**Goal**: Print the data from the line with "How should the" up to and including the line with "the teal cabinet panel at (x=28, y=55) →", reproducing each line precisely.

**Input material**:
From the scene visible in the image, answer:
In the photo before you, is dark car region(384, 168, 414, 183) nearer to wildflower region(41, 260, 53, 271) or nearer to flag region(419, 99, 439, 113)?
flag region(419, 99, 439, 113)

--

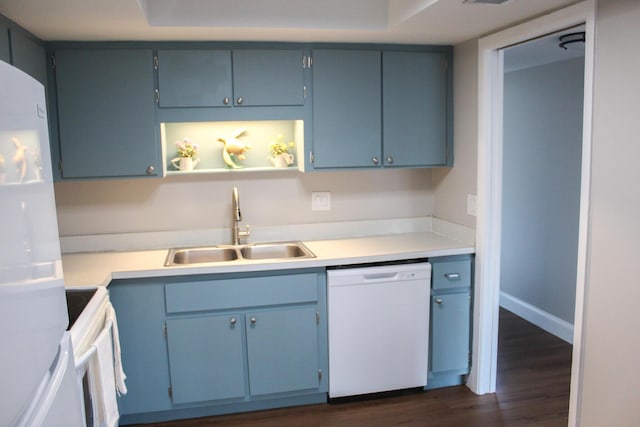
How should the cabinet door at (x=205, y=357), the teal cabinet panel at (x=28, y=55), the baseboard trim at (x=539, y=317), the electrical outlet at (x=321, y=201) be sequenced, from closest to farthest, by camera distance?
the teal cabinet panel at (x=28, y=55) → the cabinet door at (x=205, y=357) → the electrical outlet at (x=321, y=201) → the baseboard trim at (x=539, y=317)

**Finished task**:
How should the cabinet door at (x=205, y=357), the teal cabinet panel at (x=28, y=55), the baseboard trim at (x=539, y=317), the electrical outlet at (x=321, y=201) be sequenced, from closest to farthest, by camera distance?
the teal cabinet panel at (x=28, y=55) → the cabinet door at (x=205, y=357) → the electrical outlet at (x=321, y=201) → the baseboard trim at (x=539, y=317)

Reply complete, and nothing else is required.